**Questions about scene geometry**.
## START

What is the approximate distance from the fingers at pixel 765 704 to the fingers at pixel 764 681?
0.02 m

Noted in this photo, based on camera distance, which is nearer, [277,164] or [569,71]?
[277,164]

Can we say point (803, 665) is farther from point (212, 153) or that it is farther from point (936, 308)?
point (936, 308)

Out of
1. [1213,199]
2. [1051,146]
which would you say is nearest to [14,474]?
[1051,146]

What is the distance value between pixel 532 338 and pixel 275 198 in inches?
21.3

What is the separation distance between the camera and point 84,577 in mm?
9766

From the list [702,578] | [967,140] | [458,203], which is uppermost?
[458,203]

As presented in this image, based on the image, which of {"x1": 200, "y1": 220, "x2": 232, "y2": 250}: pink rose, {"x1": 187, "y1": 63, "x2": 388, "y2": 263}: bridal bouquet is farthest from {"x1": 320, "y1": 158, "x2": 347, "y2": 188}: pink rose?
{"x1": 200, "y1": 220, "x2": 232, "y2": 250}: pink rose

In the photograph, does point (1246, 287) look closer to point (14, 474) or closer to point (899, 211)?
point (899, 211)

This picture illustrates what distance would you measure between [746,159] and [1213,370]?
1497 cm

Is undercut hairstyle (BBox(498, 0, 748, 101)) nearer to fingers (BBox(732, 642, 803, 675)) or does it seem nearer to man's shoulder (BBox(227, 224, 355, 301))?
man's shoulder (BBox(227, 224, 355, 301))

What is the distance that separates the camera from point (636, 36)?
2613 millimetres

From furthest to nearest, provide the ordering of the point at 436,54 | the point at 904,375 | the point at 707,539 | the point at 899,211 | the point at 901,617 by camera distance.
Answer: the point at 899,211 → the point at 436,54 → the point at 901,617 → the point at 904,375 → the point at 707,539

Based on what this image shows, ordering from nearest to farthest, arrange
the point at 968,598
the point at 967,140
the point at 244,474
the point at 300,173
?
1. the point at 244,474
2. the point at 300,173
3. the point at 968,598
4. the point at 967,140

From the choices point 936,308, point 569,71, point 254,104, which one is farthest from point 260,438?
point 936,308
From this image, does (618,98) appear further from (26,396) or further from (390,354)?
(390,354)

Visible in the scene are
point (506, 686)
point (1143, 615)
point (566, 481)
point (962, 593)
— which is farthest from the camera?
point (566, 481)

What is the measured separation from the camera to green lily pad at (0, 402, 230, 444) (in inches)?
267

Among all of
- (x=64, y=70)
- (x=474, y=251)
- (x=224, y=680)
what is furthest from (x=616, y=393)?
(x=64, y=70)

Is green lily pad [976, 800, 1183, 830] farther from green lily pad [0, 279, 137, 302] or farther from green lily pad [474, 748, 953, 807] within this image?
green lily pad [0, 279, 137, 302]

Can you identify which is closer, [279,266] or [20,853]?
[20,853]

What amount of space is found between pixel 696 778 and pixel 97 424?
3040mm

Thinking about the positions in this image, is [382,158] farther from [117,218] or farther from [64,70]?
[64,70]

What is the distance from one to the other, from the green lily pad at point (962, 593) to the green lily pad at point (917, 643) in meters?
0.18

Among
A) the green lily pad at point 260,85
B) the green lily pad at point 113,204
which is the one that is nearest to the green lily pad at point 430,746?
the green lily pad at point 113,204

## END

**Exercise description**. Transcribe each entry precisely, missing none.

**Solved exercise**.
What is the approximate distance from the fingers at pixel 765 704 to the fingers at pixel 764 681?
0.02 m

Noted in this photo, based on camera distance, which is nearer, [277,164] or [569,71]?
[277,164]

Can we say point (803, 665) is farther from point (212, 153) or that it is farther from point (936, 308)?
point (936, 308)

Out of
1. [1213,199]
2. [1051,146]
which would you say is nearest to [14,474]?
[1051,146]

What is the distance value between pixel 532 338 and pixel 275 198 in inches?
21.3

What is the separation distance between the camera and point 84,577 in mm?
9766

From the list [702,578] | [967,140] | [458,203], which is uppermost?
[458,203]

As presented in this image, based on the image, which of {"x1": 200, "y1": 220, "x2": 232, "y2": 250}: pink rose, {"x1": 187, "y1": 63, "x2": 388, "y2": 263}: bridal bouquet is farthest from {"x1": 320, "y1": 158, "x2": 347, "y2": 188}: pink rose?
{"x1": 200, "y1": 220, "x2": 232, "y2": 250}: pink rose

In the photograph, does point (1246, 287) look closer to point (14, 474) or closer to point (899, 211)?
point (899, 211)

This picture illustrates what distance would you measure between [746,159] and [1213,370]?
1497 cm

Is undercut hairstyle (BBox(498, 0, 748, 101)) nearer to fingers (BBox(732, 642, 803, 675)) or does it seem nearer to man's shoulder (BBox(227, 224, 355, 301))?
man's shoulder (BBox(227, 224, 355, 301))

What is the distance that separates the camera from point (636, 36)?
2613 millimetres

From furthest to nearest, provide the ordering of the point at 436,54 | the point at 904,375 | the point at 707,539 | the point at 899,211 | the point at 901,617 by camera distance.
Answer: the point at 899,211 → the point at 436,54 → the point at 901,617 → the point at 904,375 → the point at 707,539

Based on what this image shows, ordering from nearest to farthest, arrange
the point at 968,598
the point at 967,140
the point at 244,474
the point at 300,173
?
1. the point at 244,474
2. the point at 300,173
3. the point at 968,598
4. the point at 967,140

From the choices point 936,308, point 569,71, point 254,104, which one is farthest from point 260,438?
point 936,308
From this image, does (618,98) appear further from (26,396) or further from (390,354)?
(390,354)

Visible in the scene are
point (506, 686)
point (1143, 615)
point (566, 481)
point (962, 593)
— which is farthest from the camera?
point (566, 481)

What is the measured separation from the camera to green lily pad at (0, 402, 230, 444) (in inches)?
267

Among all of
- (x=64, y=70)
- (x=474, y=251)
- (x=224, y=680)
what is furthest from (x=616, y=393)?
(x=64, y=70)

Is green lily pad [976, 800, 1183, 830] farther from green lily pad [0, 279, 137, 302] or farther from green lily pad [474, 748, 953, 807] within this image?
green lily pad [0, 279, 137, 302]

Can you identify which is closer, [279,266] or [20,853]?
[20,853]

What amount of space is found between pixel 696 778 and pixel 97 424?
3040mm

Thinking about the positions in this image, is [382,158] farther from [117,218] or farther from [64,70]?
[64,70]

What is the distance from one to the other, from the green lily pad at point (962, 593) to the green lily pad at point (917, 643) in meters?
0.18

Among
A) the green lily pad at point 260,85
B) the green lily pad at point 113,204
which is the one that is nearest to the green lily pad at point 430,746?
the green lily pad at point 113,204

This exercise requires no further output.